### 材料问题
1: 根据正文回答下列问题，答案按同样的字母逐行标注。
(a) 伪代码中 for 循环的 range 用了哪两个数？
(b) 伪代码要把候选分布 Q 量化为多少个级别？
(c) get_conv_names 函数会收集哪三种类型的层的名称？
2: 判断下列说法是否与正文相符，逐项回答“是”或“否”，并引用正文中起决定作用的原文。
(a) 输入的 FP32 直方图 H 共有 2048 个 bin。
(b) get_input_names 函数把取到的名称存入 conv_names。
(c) threshold 等于 m 乘以一个 bin 的宽度。
3: 请把正文中“Input: FP32 histogram”和“bin[ 2047 ] )”之间的部分原样抄写出来，首尾两处都包括在内。

### 正文部分
量化步骤

Input: FP32 histogram H with 2048 bins: bin[ 0 ], , bin[ 2047 ]
For i in range( 128 , 2048 ):
reference_distribution_P = [ bin[ 0 ] , ..., bin[ i-1 ] ] // take first ‘ i ‘ bins from H
outliers_count = sum( bin[ i ] , bin[ i+1 ] , , bin[ 2047 ] )
reference_distribution_P[ i-1 ] += outliers_count
P /= sum(P) // normalize distribution P
candidate_distribution_Q = quantize [ bin[ 0 ], , bin[ i-1 ] ] into 128 levels // explained later
expand candidate_distribution_Q to i bins // explained later
Q /= sum(Q) // normalize distribution Q
divergence[ i ] = KL_divergence( reference_distribution_P, candidate_distribution_Q)
End For
Find index ‘m’ for which divergence[ m ] is minimal
threshold = ( m + 0.5 ) * ( width of a bin )

量化代码

QuantNet

class QuantNet : public ncnn::Net
{
public:
int get_conv_names();
int get_conv_bottom_blob_names();
int get_conv_weight_blob_scales();
int get_input_names();

public:
std::vector<std::string> conv_names;
std::map<std::string,std::string> conv_bottom_blob_names;
std::map<std::string,std::vector<float> > weight_scales;
std::vector<std::string> input_names;
};

int QuantNet::get_input_names()
{
for (size_t i=0; i<layers.size(); i++)
{
ncnn::Layer* layer = layers[i];
if (layer->type == "Input")
{
for (size_t j=0; j<layer->tops.size(); j++)
{
int blob_index = layer->tops[j];
std::string name = blobs[blob_index].name.c_str();
input_names.push_back(name);
}
}
}

return 0;
}

int QuantNet::get_conv_names()
{
for (size_t i=0; i<layers.size(); i++)
{
ncnn::Layer* layer = layers[i];

if (layer->type == "Convolution" || layer->type == "ConvolutionDepthWise" || layer->type == "InnerProduct")
{
std::string name = layer->name;
conv_names.push_back(name);
}
}

return 0;
}

int QuantNet::get_conv_bottom_blob_names()
{
// find conv bottom name or index
for (size_t i=0; i<layers.size(); i++)
{
ncnn::Layer* layer = layers[i];

if (layer->type == "Convolution" || layer->type == "ConvolutionDepthWise" || layer->type == "InnerProduct")
{
std::string name = layer->name;
std::string bottom_blob_name = blobs[layer->bottoms[0]].name;
conv_bottom_blob_names[name] = bottom_blob_name;
}
}

return 0;
}

int QuantNet::get_conv_weight_blob_scales()
{
for (size_t i=0; i<layers.size(); i++)
{
ncnn::Layer* layer = layers[i];

if (layer->type == "Convolution")

### 所示信息

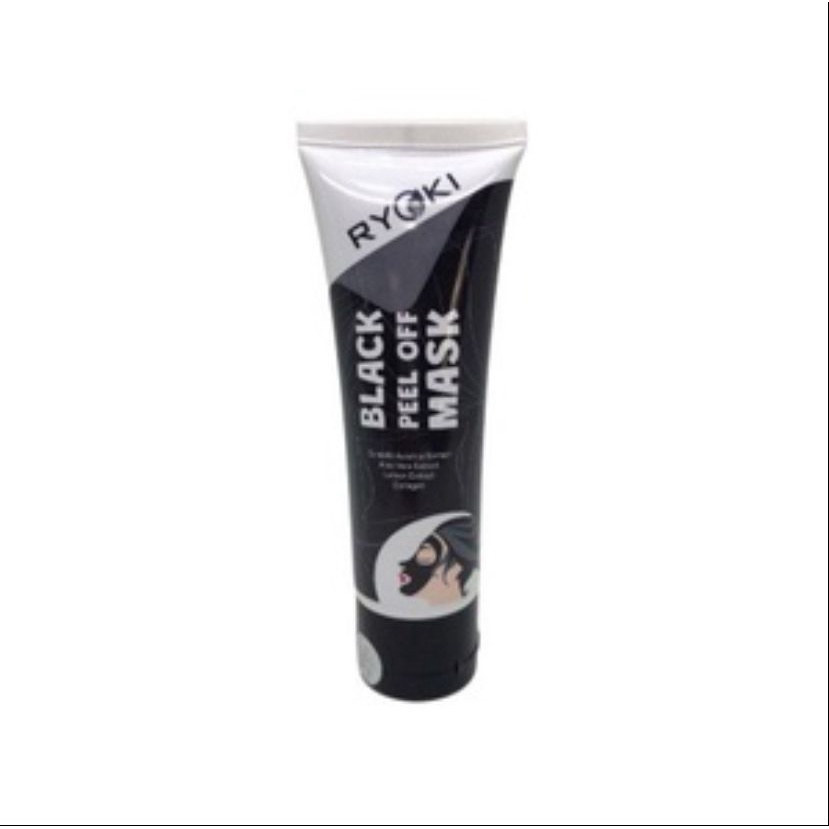 RYOKI BLACK PEEL OF MASK 60ML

### 各题答案
1:
(a) 128 和 2048
(b) 128 个级别
(c) Convolution、ConvolutionDepthWise 和 InnerProduct

2:
(a) 是。“Input: FP32 histogram H with 2048 bins”
(b) 否。“input_names.push_back(name);”
(c) 否。“threshold = ( m + 0.5 ) * ( width of a bin )”

3:
Input: FP32 histogram H with 2048 bins: bin[ 0 ], , bin[ 2047 ]
For i in range( 128 , 2048 ):
reference_distribution_P = [ bin[ 0 ] , ..., bin[ i-1 ] ] // take first ‘ i ‘ bins from H
outliers_count = sum( bin[ i ] , bin[ i+1 ] , , bin[ 2047 ] )